Only a few years ago, the notion that Beyond Meat – the former poster child of the plant-based meat industry – would shut down its operations in China seemed unthinkable. At the height of the brand’s popularity, its label could be found adorning heavily promoted products at restaurants and grocery stores across major cities.
Many observers speculated that the alternative meat company and others like it had found the next great success story in the country’s rapidly evolving consumer market.
But barely three years after launching its direct-to-consumer channels in 2022, Beyond Meat announced in February that it would suspend its China business. Its online stores were closed last month, and it has laid off most of its employees and halted production at its factory in Jiaxing, Zhejiang province, according to media reports.

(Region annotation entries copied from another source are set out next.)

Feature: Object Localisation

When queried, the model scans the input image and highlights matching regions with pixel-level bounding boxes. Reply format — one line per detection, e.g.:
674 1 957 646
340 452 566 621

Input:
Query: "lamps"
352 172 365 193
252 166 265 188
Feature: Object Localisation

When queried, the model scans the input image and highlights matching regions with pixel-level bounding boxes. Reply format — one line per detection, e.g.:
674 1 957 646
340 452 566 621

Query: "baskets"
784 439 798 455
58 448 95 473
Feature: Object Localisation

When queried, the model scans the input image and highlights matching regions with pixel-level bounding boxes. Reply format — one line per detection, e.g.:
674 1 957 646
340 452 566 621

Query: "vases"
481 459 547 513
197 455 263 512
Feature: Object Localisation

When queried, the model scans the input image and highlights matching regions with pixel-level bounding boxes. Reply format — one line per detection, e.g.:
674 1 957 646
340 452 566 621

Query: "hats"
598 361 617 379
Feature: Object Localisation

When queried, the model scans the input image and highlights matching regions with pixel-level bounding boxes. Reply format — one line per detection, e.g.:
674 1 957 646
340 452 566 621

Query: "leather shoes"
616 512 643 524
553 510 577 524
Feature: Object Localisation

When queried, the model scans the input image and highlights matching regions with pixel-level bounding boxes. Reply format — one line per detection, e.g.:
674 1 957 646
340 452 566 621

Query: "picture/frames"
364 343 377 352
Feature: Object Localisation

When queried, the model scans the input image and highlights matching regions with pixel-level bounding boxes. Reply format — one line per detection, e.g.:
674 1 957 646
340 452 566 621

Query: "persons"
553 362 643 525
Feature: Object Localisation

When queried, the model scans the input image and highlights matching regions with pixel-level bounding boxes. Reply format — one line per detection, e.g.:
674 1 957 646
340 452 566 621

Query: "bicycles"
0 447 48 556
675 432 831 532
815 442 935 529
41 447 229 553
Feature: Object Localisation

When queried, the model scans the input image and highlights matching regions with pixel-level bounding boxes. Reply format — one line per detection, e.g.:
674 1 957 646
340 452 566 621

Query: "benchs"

The American company, which received backing from Microsoft co-founder Bill Gates and a host of celebrity investors in its early years, entered China to great fanfare in 2020, sealing partnerships with Starbucks, KFC, Pizza Hut and retailers such as Sam’s Club and Costco.
Its plant-based meat – made from ingredients like soy, peas or wheat and mimicking the taste, texture and appearance of animal flesh – was, for a time, ubiquitous. But the craze ultimately proved to be short-lived.
Gu Shuyu, from the Tractus Asia management consultancy, said China’s vegan meat bust was ultimately not an issue of price, taste or technology; the product, he contended, never had a real, sustainable use case.